## Prompt:
Reproduce only this part of the listing: the line with "Which would you say, from", plus every line after it through the last.

## Records to process:
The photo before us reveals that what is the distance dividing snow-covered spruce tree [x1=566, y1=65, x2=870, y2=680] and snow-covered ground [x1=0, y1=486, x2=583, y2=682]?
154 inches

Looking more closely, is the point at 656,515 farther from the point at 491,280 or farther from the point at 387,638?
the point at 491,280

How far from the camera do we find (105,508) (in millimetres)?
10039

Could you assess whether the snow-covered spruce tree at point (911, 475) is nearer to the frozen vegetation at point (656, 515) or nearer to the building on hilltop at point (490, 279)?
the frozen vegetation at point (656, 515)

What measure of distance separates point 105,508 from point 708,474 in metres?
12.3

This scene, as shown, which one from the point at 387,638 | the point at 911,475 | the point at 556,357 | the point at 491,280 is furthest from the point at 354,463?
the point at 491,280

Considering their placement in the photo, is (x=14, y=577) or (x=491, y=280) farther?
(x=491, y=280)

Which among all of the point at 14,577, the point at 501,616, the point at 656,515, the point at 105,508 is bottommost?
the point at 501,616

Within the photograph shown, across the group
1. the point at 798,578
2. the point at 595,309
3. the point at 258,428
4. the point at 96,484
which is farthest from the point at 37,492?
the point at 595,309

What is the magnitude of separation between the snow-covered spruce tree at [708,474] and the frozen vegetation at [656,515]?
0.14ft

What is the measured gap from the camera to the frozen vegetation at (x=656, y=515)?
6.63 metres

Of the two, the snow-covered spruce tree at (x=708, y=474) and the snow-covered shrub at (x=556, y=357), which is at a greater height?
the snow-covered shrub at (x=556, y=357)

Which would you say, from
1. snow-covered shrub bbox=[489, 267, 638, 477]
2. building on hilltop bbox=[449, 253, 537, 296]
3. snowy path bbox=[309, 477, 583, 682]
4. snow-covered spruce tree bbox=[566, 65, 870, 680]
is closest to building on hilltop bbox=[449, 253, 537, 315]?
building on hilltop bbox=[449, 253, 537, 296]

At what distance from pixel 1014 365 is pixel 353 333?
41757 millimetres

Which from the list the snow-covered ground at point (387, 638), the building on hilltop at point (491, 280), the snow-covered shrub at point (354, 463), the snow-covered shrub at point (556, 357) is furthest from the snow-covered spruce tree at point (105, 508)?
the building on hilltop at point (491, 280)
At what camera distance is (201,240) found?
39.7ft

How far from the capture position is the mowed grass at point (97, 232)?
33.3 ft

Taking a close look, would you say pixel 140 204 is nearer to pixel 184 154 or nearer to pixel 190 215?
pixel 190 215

## Response:
Which would you say, from
1. snow-covered shrub bbox=[489, 267, 638, 477]
2. building on hilltop bbox=[449, 253, 537, 296]
3. snowy path bbox=[309, 477, 583, 682]
4. snow-covered spruce tree bbox=[566, 65, 870, 680]
is closest to building on hilltop bbox=[449, 253, 537, 315]?
building on hilltop bbox=[449, 253, 537, 296]

At what distance from pixel 1014 365 is pixel 353 333?
41757 millimetres

Which from the list the snow-covered ground at point (387, 638), the building on hilltop at point (491, 280), the snow-covered shrub at point (354, 463), the snow-covered shrub at point (556, 357) is furthest from the snow-covered spruce tree at point (105, 508)?
the building on hilltop at point (491, 280)
At what camera distance is (201,240) found?
39.7ft

How far from the capture position is the mowed grass at point (97, 232)?
33.3 ft

Taking a close look, would you say pixel 140 204 is nearer to pixel 184 154 or nearer to pixel 190 215?
pixel 190 215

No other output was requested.